What to do –
Spot each line in the data below containing "territorio" and copy it.

******************************

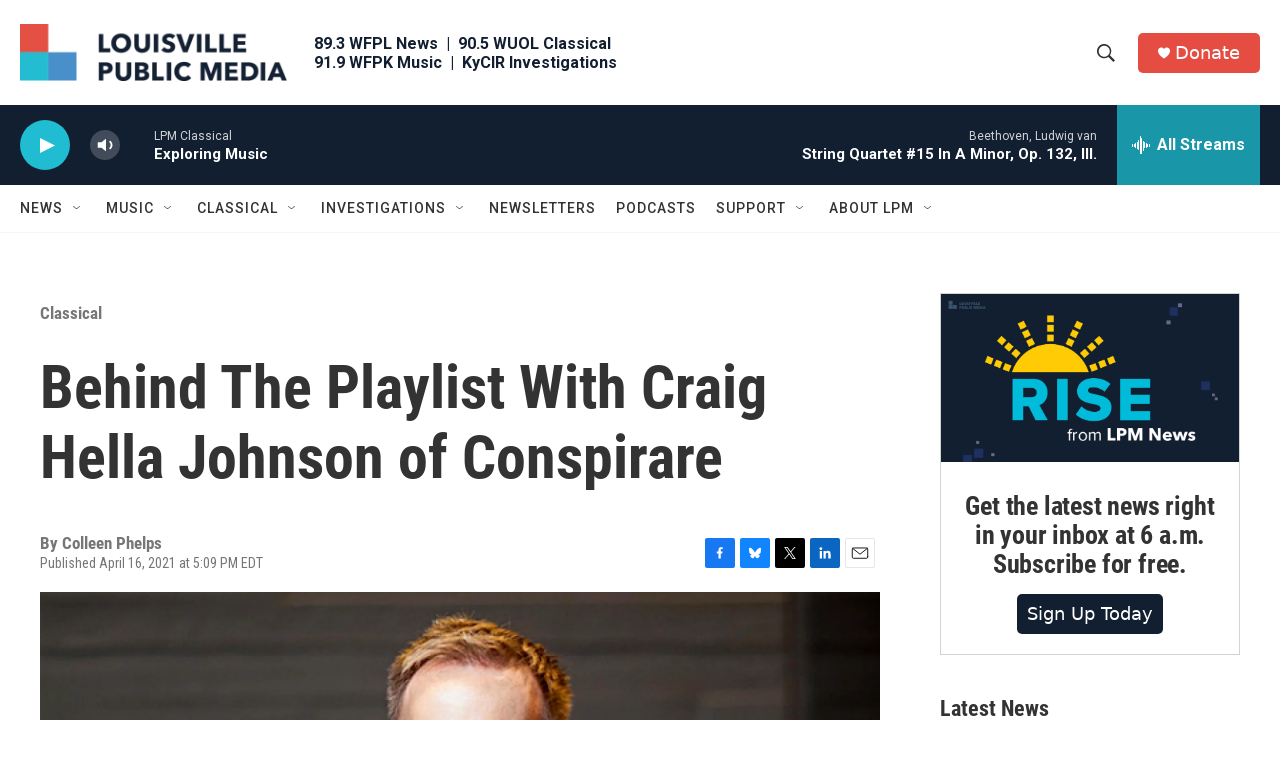

--- FILE ---
content_type: text/html; charset=utf-8
request_url: https://www.google.com/recaptcha/api2/aframe
body_size: 126
content:
<!DOCTYPE HTML><html><head><meta http-equiv="content-type" content="text/html; charset=UTF-8"></head><body><script nonce="fQ1GaUA-i0sYp9rsZC1tqQ">/** Anti-fraud and anti-abuse applications only. See google.com/recaptcha */ try{var clients={'sodar':'https://pagead2.googlesyndication.com/pagead/sodar?'};window.addEventListener("message",function(a){try{if(a.source===window.parent){var b=JSON.parse(a.data);var c=clients[b['id']];if(c){var d=document.createElement('img');d.src=c+b['params']+'&rc='+(localStorage.getItem("rc::a")?sessionStorage.getItem("rc::b"):"");window.document.body.appendChild(d);sessionStorage.setItem("rc::e",parseInt(sessionStorage.getItem("rc::e")||0)+1);localStorage.setItem("rc::h",'1768875346196');}}}catch(b){}});window.parent.postMessage("_grecaptcha_ready", "*");}catch(b){}</script></body></html>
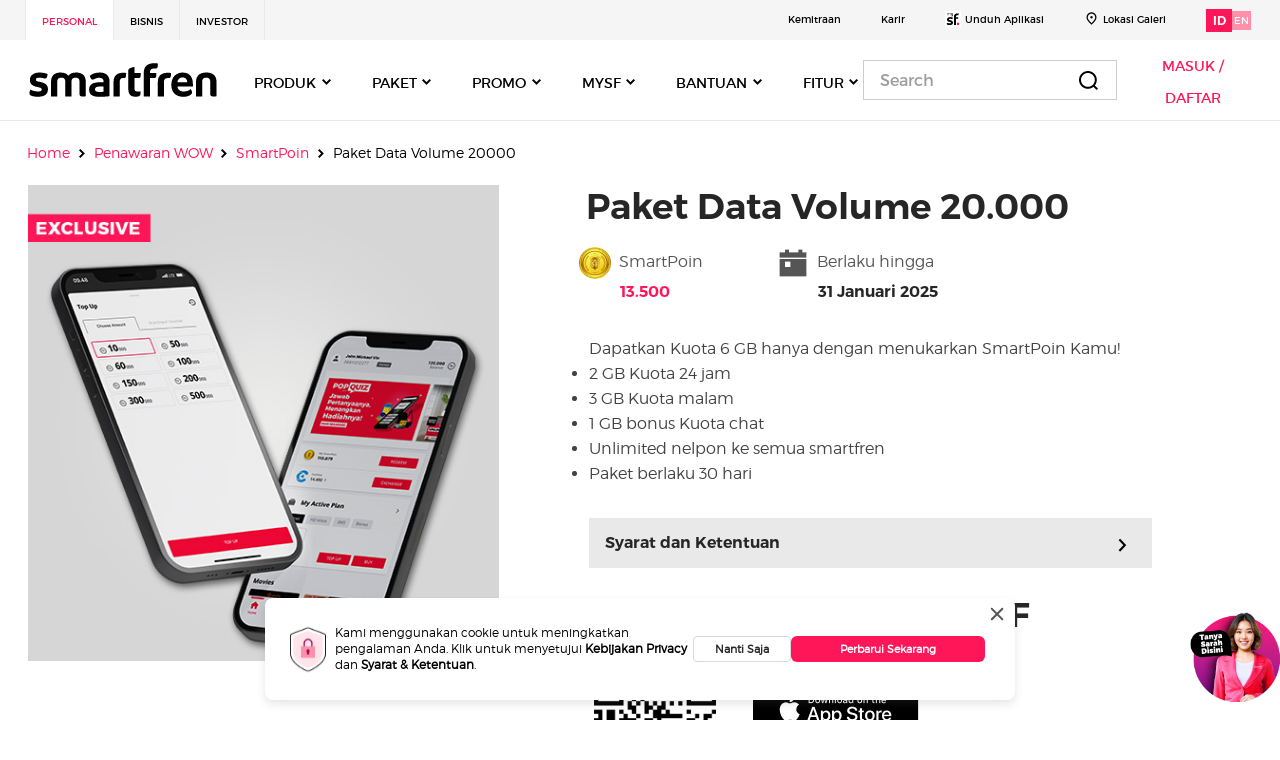

--- FILE ---
content_type: image/svg+xml
request_url: https://www.smartfren.com/app/themes/ucms/assets/icons/icon-arrow/ic_search.svg
body_size: 514
content:
<svg xmlns="http://www.w3.org/2000/svg" width="24" height="24" fill="none" viewBox="0 0 24 24">
    <path fill="#000" fill-rule="evenodd" d="M11.903 18.828c-3.818 0-6.925-3.107-6.925-6.925 0-3.818 3.107-6.925 6.925-6.925 3.818 0 6.925 3.107 6.925 6.925 0 3.818-3.107 6.925-6.925 6.925zM22 20.6l-3.145-3.144c1.218-1.523 1.951-3.45 1.951-5.553C20.806 6.986 16.82 3 11.903 3 6.987 3 3 6.986 3 11.903s3.987 8.903 8.903 8.903c2.102 0 4.03-.733 5.553-1.95L20.601 22 22 20.6z" clip-rule="evenodd"/>
</svg>
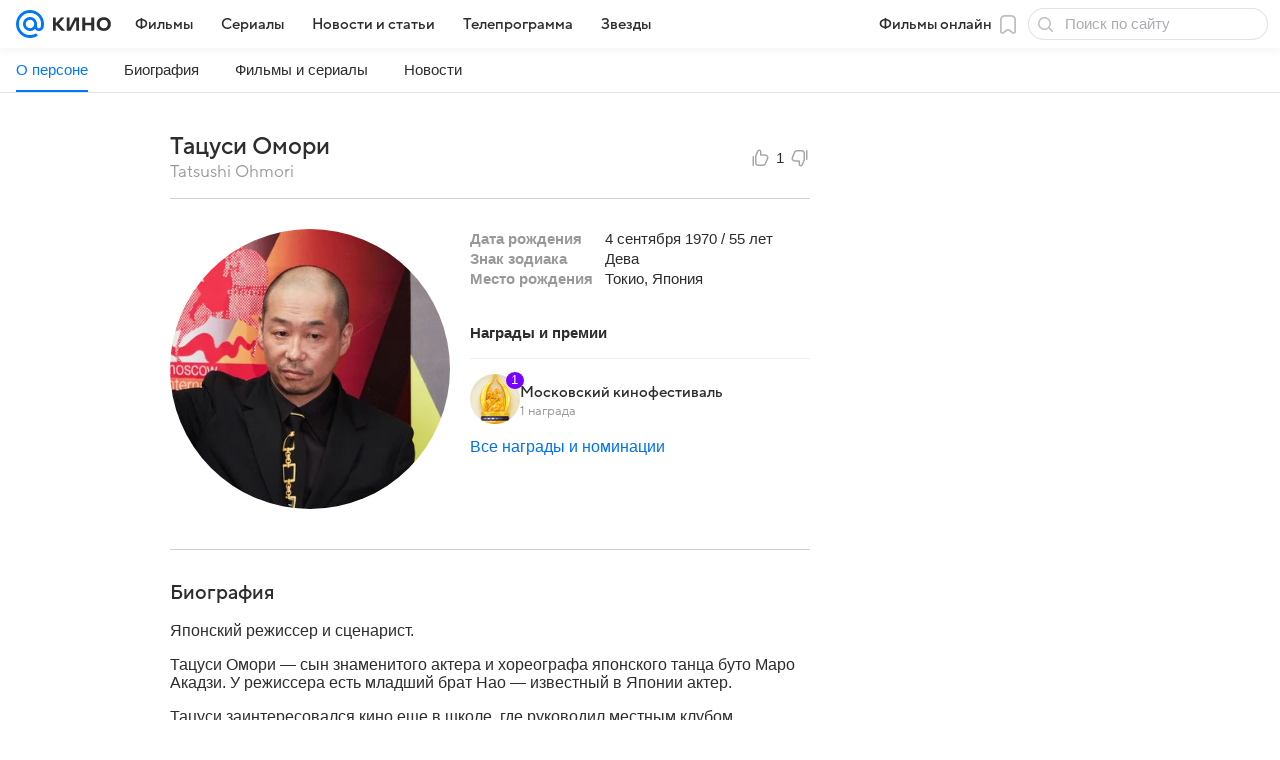

--- FILE ---
content_type: text/plain; charset=utf-8
request_url: https://media-stat.mail.ru/metrics/1.0/
body_size: 664
content:
eyJhbGciOiJkaXIiLCJjdHkiOiJKV1QiLCJlbmMiOiJBMjU2R0NNIiwidHlwIjoiSldUIn0..HYssHA7E-XOQ8daN.[base64].y1yHwkdvQWJBOU99APdCcA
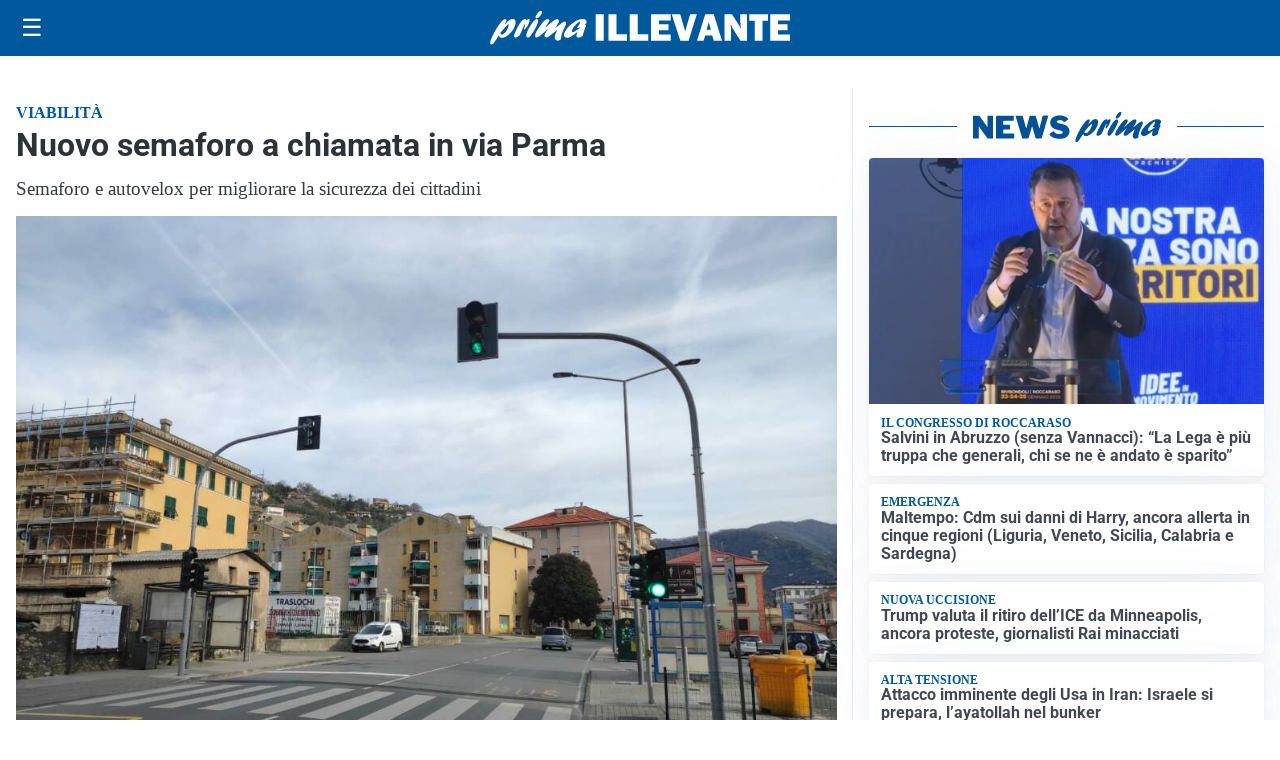

--- FILE ---
content_type: text/html; charset=utf8
request_url: https://primaillevante.it/media/my-theme/widgets/list-posts/sidebar-il-cuore-del-territorio.html?ts=29490416
body_size: 502
content:
<div class="widget-title-img"><img src="https://format.netweek.it/media/loghi/il-cuore-del-territorio.svg" alt="Logo Il Cuore del Territorio" class="widget-logo logo-light" /><img src="https://format.netweek.it/media/loghi/il-cuore-del-territorio-dark.svg" alt="Logo Dark Il Cuore del Territorio" class="widget-logo logo-dark" /></div>
<div class="widget-sidebar-featured-poi-lista">
            
                    <article class="featured">
                <a href="https://primaillevante.it/iniziative/il-cuore-del-territorio/barista-del-cuore-ultimi-coupon-in-edicola/">
                                            <figure><img width="480" height="300" src="https://primaillevante.it/media/2025/09/Barista-Comunity_1080x1350_Facebook-1-1-e1757433447659-480x300.jpg" class="attachment-thumbnail size-thumbnail wp-post-image" alt="Barista del Cuore, ultimi coupon in edicola!" loading="lazy" sizes="(max-width: 480px) 480px, (max-width: 1024px) 640px, 1280px" decoding="async" /></figure>
                                        <div class="post-meta">
                                                    <span class="lancio">il cuore del territorio</span>
                                                <h3>Barista del Cuore, ultimi coupon in edicola!</h3>
                    </div>
                </a>
            </article>
            </div>

<div class="widget-footer"><a role="button" href="/iniziative/il-cuore-del-terriorio/" class="outline widget-more-button">Altre notizie</a></div>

******************************

Solution for this exercise –
request_url: https://primaillevante.it/media/my-theme/widgets/list-posts/sidebar-il-cuore-del-territorio.html?ts=29490416
<div class="widget-title-img"><img src="https://format.netweek.it/media/loghi/il-cuore-del-territorio.svg" alt="Logo Il Cuore del Territorio" class="widget-logo logo-light" /><img src="https://format.netweek.it/media/loghi/il-cuore-del-territorio-dark.svg" alt="Logo Dark Il Cuore del Territorio" class="widget-logo logo-dark" /></div>
                <a href="https://primaillevante.it/iniziative/il-cuore-del-territorio/barista-del-cuore-ultimi-coupon-in-edicola/">
                                                    <span class="lancio">il cuore del territorio</span>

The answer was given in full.